Texte choisi:
Oui, j’y ai participé à l’époque. La proposition de ce titre émanait manifestement de Himmler. Dès le début, j’ai vu des inconvénients à ce titre, et cela pour deux raisons. Deux organismes hétérogènes furent brusquement mêlés, le Reichsführer, formation du Parti, et la Police, émanation de l’État. D’une part, le Reichsführer, un homme qui, dans le Parti, avait le rang de Reichsleiter ; d’autre part, le chef de la Police qui, au ministère de l’Intérieur, avait rang de secrétaire d’État. Himmler a maintenu cette appellation, et le Führer l’a approuvé. Mes appréhensions se sont trouvées justifiées dans la pratique, car le droit qu’avait le ministre de l’Intérieur de donner des instructions à la Police était devenu très problématique, parce que, vis-à-vis des officiers de Police, par exemple, le Reichsführer était en même temps SS-Führer. Il pouvait leur donner des ordres en qualité de Reichsführer SS, et le ministre n’avait rien à dire. Il avait d’ailleurs pour habitude de nommer SS-Führer les autres fonctionnaires de la Police. C’est pourquoi on ne pouvait jamais savoir exactement en quelle qualité agissait celui-ci ou celui-là, si c’était comme membre des SS ou de la Police. Et la subordination au ministère de l’Intérieur est, pour ce motif, devenue à peu près sans objet, car Himmler n’a plus fait état de ce titre supplémentaire de chef de la Police au ministère de l’Intérieur et, aussi bien en ce qui concernait les affaires courantes que la question de l’installation matérielle, s’est totalement isolé du ministre et ne se considéra plus comme lui étant subordonné. Lorsque le ministre Frick déposa à ce sujet une plainte que je dus transmettre au Führer, ce dernier me dit : « Dites à Frick de ne pas trop restreindre Himmler en tant que chef de la Police ; elle est en bonnes mains et il doit le laisser agir en toute liberté ». De cette façon, sans qu’il y ait eu besoin d’une injonction quelconque, mais par le seul effet de la pratique, le droit du ministre de donner des instructions fut extrêmement restreint, sinon considéré comme aboli.

Données enregistrées:
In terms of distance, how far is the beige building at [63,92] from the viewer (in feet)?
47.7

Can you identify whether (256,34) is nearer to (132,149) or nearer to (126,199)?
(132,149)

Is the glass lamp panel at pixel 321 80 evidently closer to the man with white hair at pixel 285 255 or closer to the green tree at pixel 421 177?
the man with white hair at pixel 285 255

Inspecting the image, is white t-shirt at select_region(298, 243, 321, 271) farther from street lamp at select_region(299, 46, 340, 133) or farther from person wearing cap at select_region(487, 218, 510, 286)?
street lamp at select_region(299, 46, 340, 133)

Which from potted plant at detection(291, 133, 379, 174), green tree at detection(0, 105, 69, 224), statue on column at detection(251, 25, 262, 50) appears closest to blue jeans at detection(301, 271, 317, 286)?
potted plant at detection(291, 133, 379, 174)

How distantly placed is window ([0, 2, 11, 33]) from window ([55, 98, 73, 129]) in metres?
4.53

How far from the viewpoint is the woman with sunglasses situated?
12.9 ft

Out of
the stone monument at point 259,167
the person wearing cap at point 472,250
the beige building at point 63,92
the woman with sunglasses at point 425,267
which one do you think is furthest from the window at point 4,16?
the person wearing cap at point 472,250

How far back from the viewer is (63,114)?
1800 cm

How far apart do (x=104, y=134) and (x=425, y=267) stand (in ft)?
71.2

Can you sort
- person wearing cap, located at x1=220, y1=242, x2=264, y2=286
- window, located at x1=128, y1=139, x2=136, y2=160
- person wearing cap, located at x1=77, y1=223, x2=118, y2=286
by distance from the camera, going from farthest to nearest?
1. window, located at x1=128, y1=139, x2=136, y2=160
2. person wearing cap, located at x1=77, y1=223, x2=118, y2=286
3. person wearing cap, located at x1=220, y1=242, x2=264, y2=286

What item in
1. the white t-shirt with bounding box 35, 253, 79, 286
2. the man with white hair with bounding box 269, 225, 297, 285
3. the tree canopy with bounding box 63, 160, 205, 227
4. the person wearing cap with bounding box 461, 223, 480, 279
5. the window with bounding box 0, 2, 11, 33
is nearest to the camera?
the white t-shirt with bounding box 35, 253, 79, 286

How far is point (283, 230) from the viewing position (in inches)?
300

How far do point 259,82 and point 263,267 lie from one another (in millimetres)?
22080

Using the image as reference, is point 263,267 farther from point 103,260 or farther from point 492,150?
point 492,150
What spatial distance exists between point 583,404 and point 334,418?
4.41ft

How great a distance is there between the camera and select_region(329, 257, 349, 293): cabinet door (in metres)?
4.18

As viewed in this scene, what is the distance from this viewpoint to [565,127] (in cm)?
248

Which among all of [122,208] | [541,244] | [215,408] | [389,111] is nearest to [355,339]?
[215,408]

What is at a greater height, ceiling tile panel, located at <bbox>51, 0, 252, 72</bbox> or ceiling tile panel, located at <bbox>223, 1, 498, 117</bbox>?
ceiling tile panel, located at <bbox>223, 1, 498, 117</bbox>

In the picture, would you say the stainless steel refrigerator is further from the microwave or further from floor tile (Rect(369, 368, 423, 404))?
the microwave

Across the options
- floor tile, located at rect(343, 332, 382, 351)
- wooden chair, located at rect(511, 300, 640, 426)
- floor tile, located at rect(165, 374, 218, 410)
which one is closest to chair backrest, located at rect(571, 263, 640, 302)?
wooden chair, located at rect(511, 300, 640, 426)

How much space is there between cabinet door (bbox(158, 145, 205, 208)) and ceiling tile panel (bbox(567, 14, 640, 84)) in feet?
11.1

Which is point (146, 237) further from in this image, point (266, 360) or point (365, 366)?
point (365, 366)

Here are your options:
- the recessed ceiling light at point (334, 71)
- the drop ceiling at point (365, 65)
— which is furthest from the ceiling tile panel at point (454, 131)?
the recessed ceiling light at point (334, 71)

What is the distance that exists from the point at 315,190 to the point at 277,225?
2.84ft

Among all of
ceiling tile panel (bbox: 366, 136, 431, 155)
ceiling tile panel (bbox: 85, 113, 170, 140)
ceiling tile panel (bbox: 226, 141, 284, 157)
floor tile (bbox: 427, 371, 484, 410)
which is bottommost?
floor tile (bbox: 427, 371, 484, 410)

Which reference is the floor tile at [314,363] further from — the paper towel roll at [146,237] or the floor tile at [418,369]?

Consigne: Reprenez le témoignage sur le double titre de Himmler, chef des SS et de la Police, et écrivez la suite après sa dernière phrase.

Réponse:
Dr PANNENBECKER

Vous venez de dire que Himmler disposait arbitrairement des organismes de la Police sans se soucier des volontés de Frick. Il s’agissait pourtant d’ordres à transmettre, surtout quand Hitler lui-même les donnait. Les donnait-il à Frick comme ministre compétent ou les donnait-il à Himmler ?

TÉMOIN LAMMERS

Normalement, le Führer donnait ses instructions à Himmler. S’il m’en donnait, intéressant le département de la Police, je les transmettais le plus souvent au ministre de l’Intérieur, ou tout au moins lui en donnais connaissance.

Dr PANNENBECKER

Saviez-vous si les camps de concentration étaient portés au budget du Reich ou à celui des SS ?

TÉMOIN LAMMERS

A ma connaissance, mais je ne peux pas le certifier, les subsides destinés aux camps de concentration n’étaient pas portés au budget du Reich. On procédait de la manière suivante : le ministre des Finances versait au Parti une somme forfaitaire annuelle entre les mains du trésorier du Reich et celui-ci répartissait cette somme parmi les formations annexes. Le Reichsführer SS a reçu des SS un forfait avec lequel il a financé la chose. Je ne peux me rappeler avoir lu au budget un article quelconque mentionnant les camps de concentration.

Dr PANNENBECKER

Que savez-vous sur le fait que Himmler, prétextant que les fonds destinés aux camps de concentration étaient assurés, avait contesté au ministre de l’Intérieur le droit de s’immiscer dans ces questions ?

TÉMOIN LAMMERS

Non, je ne sais rien à ce sujet.

Dr PANNENBECKER

J’ai maintenant quelques questions se rapportant à un autre objet. Que savez-vous des efforts de Hitler pour supprimer sans douleur les aliénés incurables ?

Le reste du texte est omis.